Until this year, he said the district "self-funded" the insurance on the device.

"Breakage happens, and these things can be expensive when they break so we've been looking for some good options,” De Kuiper said.

The district has been paying Genius Phone Repair to fix the devices.

De Kuiper said the district "self-funded" the insurance. If a student broke the device, their parent would pay the deductible and for the repair.

So this coming school year, the district and Genius Phone Repair worked out a $60 insurance plan per iPad. That insurance fee is now the parents’ responsibility.

Under the new plan, a child can break the device twice, the company will fix the iPad, and there's no deductible.

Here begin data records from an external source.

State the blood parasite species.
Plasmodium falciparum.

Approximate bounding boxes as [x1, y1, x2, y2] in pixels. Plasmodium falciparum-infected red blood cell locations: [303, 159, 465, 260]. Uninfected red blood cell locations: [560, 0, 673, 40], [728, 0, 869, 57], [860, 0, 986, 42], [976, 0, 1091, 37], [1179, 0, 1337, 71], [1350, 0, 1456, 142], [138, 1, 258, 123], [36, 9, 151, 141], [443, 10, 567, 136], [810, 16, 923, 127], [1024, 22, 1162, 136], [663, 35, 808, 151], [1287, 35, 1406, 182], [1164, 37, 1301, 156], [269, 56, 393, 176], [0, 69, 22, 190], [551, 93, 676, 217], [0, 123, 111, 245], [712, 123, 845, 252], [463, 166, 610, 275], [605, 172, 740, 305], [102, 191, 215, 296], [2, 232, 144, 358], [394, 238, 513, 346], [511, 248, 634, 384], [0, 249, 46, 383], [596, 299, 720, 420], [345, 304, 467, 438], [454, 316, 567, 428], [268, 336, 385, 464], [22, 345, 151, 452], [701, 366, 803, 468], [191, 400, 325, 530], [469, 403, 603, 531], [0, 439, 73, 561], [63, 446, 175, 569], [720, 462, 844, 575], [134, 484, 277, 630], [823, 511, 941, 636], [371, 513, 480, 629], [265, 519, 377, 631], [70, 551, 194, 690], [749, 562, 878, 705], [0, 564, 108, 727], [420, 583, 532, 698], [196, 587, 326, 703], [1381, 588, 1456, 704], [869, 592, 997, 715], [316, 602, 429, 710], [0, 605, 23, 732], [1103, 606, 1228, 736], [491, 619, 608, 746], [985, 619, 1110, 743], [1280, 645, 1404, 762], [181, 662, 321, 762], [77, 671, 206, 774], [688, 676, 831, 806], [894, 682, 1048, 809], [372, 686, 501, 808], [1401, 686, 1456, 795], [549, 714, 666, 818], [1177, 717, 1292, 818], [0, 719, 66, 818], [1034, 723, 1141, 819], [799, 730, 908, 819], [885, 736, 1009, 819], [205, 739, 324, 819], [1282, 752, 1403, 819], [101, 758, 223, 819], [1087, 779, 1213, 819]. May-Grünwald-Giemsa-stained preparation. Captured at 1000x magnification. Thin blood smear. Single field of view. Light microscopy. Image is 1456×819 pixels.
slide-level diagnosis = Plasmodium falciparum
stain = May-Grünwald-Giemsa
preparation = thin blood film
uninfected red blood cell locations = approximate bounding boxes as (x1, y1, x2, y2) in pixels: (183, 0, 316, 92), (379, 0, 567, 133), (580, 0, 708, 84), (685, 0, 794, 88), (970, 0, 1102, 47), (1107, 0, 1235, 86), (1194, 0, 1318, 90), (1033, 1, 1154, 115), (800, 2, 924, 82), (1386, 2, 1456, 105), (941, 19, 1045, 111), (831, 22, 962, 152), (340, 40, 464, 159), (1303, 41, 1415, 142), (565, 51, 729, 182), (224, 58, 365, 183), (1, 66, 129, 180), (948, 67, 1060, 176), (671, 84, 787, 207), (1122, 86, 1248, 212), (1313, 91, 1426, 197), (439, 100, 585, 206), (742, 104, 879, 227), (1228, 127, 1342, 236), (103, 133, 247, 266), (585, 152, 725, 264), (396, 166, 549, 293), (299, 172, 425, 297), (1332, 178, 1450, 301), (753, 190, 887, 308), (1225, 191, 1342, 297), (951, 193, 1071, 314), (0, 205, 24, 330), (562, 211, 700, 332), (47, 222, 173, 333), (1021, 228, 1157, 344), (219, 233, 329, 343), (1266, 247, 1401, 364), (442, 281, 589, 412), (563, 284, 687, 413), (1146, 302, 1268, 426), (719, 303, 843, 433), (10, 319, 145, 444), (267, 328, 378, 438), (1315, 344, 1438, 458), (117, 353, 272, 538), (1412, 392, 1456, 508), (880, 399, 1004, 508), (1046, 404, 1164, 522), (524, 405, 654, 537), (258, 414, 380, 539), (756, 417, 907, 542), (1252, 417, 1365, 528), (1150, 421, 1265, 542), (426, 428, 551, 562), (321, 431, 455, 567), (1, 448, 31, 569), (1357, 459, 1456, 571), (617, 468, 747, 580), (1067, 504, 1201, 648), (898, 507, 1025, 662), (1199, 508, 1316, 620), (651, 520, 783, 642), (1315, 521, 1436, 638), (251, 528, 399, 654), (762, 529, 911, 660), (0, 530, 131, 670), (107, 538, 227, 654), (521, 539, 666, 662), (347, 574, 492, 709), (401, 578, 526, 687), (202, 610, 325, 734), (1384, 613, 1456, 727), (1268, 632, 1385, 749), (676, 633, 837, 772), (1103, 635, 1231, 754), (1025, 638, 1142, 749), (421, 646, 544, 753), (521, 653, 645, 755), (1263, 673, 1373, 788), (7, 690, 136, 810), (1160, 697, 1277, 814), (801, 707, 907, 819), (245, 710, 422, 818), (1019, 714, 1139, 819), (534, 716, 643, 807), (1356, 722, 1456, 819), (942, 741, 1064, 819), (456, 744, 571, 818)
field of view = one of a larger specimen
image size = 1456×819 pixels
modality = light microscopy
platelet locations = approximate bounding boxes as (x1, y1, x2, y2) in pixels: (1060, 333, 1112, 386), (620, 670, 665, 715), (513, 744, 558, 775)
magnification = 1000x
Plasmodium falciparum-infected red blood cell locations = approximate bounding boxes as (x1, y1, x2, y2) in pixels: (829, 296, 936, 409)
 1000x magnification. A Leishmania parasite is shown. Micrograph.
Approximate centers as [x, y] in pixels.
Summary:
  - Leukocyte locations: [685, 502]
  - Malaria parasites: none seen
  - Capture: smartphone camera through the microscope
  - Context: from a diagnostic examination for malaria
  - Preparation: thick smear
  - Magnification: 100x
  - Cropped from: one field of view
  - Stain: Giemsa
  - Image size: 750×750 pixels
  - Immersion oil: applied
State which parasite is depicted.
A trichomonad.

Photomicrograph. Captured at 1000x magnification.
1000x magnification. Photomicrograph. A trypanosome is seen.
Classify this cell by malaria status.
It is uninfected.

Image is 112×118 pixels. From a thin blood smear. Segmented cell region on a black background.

"The issue there, a little bit, is if I have multiple children that can get a little bit expensive,” De Kuiper said.

Rebecca Lamar reached out to FOX 17 with concerns.

Lamar said, "If I get the insurance for all three kids it's $180 a year."

"I'd rather not have the iPad because they're not responsible with them, the kids, and then they're a distraction in the classroom,” Lamar said.

She added, “[I had] one kid that was in trouble for playing games. I don't really see how they're beneficial.”

In addition to the added costs, the Lamars said they don't have internet.

"Most of the issue is, we as a parent, if we don't have internet at our house, and we're almost forced to, we can't monitor what they're doing for homework,” Chad Lamar said.

“We can't help them. It makes it difficult as a parent,” he added.

Rebecca Lamar said she expressed her concerns last year, but her children fell behind in their work. The district said there are other options when it comes to students taking home the iPad.

"Many homeowners policies cover it,” De Kuiper said.

In that case, he said the district will waive the $60 insurance.

Another option allows parents to put down a $50 deposit instead of paying the $60 insurance. If the device is undamaged at the end of the school, parents get that $50 back.

"If there is a breakage, that $50 is applied to the cost of the repair. So what we did there is, we said it's a $50 maximum per family,” De Kuiper said.

Lastly, De Kuiper said, "If parents are on the free and reduced lunch program, we don't want this to be a concern.”

He explained, “We want every child to have an iPad and every family not to worry about this. So our school district has taken out our policy for families that are on that program."

However, families have to qualify.

"I haven't really talked to them about that. It's a lot of paperwork, and it's a real pain in the butt. I hate the iPads. That's the bottom line,” Rebecca Lamar chuckled.

If parents don’t want their student to have the iPad at all, the district said they can opt out. However, the district said it will be much more challenging for students to keep up with the assignments without the technology.